Set down each entry exactly; omit images.

**** DATA SHOWN ****

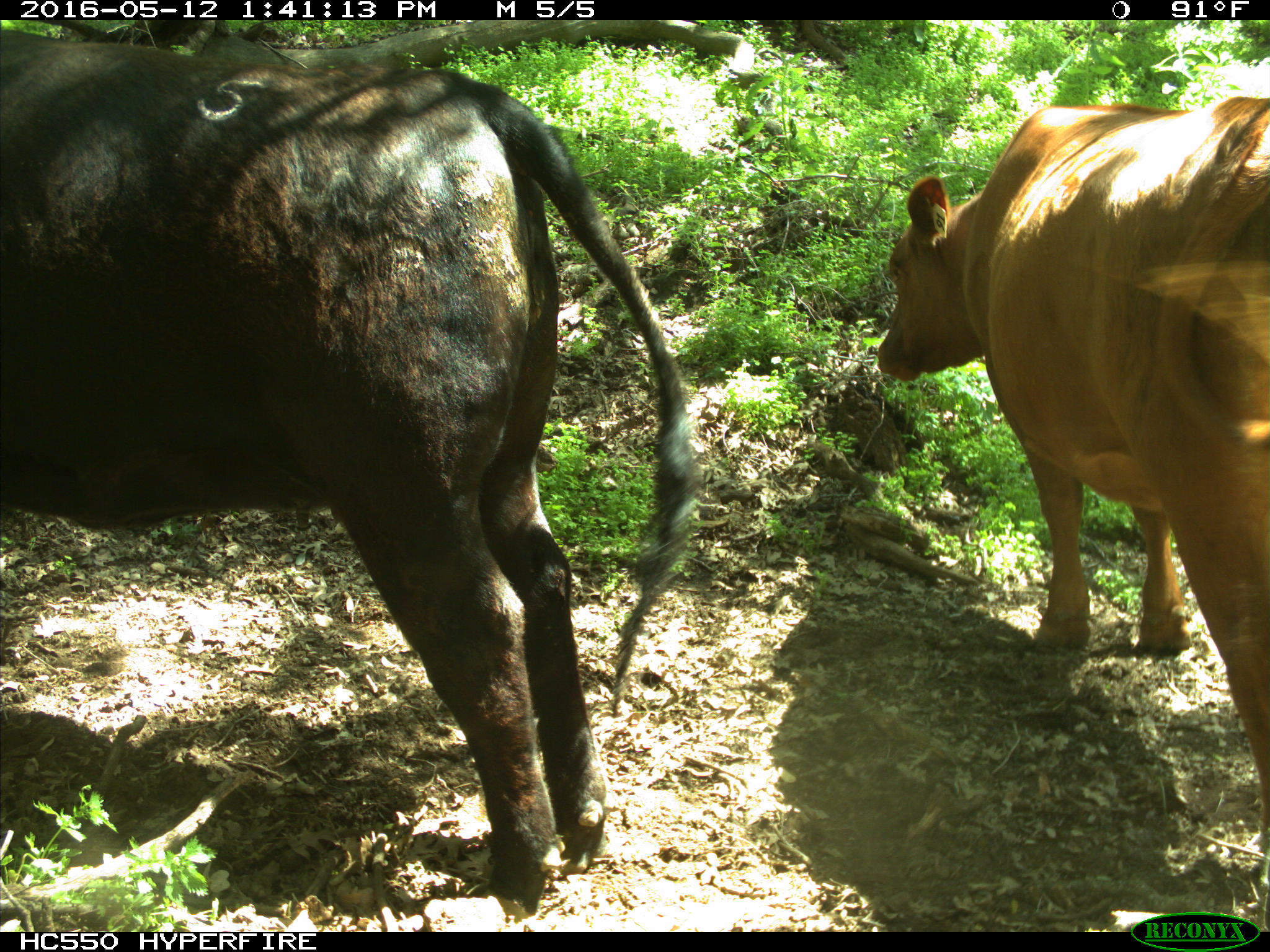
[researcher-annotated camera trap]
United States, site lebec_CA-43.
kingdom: Animalia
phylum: Chordata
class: Mammalia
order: Artiodactyla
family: Bovidae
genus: Bos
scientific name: Bos taurus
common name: domestic cow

****

* **WRITTEN ANSWER**
[researcher-annotated camera trap]
United States, site lebec_CA-43.
kingdom: Animalia
phylum: Chordata
class: Mammalia
order: Artiodactyla
family: Bovidae
genus: Bos
scientific name: Bos taurus
common name: domestic cow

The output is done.